Before venturing online with your credit card at the ready, take heed of the following tips shared by Chester Wisniewski, the Field CTO of Applied Research at security company Sophos, to ensure you’re well-equipped in safeguarding your online privacy.

  1. Use an ad blocker: not only do ads track your every movement, they’re also a source of malicious links.
  2. Use private browsing or incognito mode: enable private browsing (Firefox) or incognito mode (Chrome) to block tracking cookies and hide your footprints online.
  3. Make your browser “privacy smart”: you can use the browser extension Privacy Badger by The Electronic Frontier Foundation (EFF) designed to automatically make all the right choices around browsing.
  4. Avoid using one account on multiple services: while it’s tempting to use a single sign on, it’s better to create a new login if needed to stay private.
  5. Use guest login when available: if you’re creating an account on a website you know you are never going to visit again, check if it has a guest login option.
  6. Don’t save card details: e-shops will offer to store and autofill your credit card information hoping you’ll shop with them again.

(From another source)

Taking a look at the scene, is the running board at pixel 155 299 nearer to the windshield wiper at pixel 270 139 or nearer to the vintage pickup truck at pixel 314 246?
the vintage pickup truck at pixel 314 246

Never do it unless absolutely necessary.
  7. Use temporary card numbers: many institutions now offer one-time use credit card numbers that are perfect for preventing card fraud.
  8. Use credit, not debit cards: as they offer significantly more protection against fraud and it’s easier to dispute the charge.
  9. Beware of direct messages via social media/chat apps: shop only at established sites or the ones recommended to you by your friends and family.
  10. If a deal looks like it’s too-good-to-be-true, it probably is: Assume they are scams and do not click.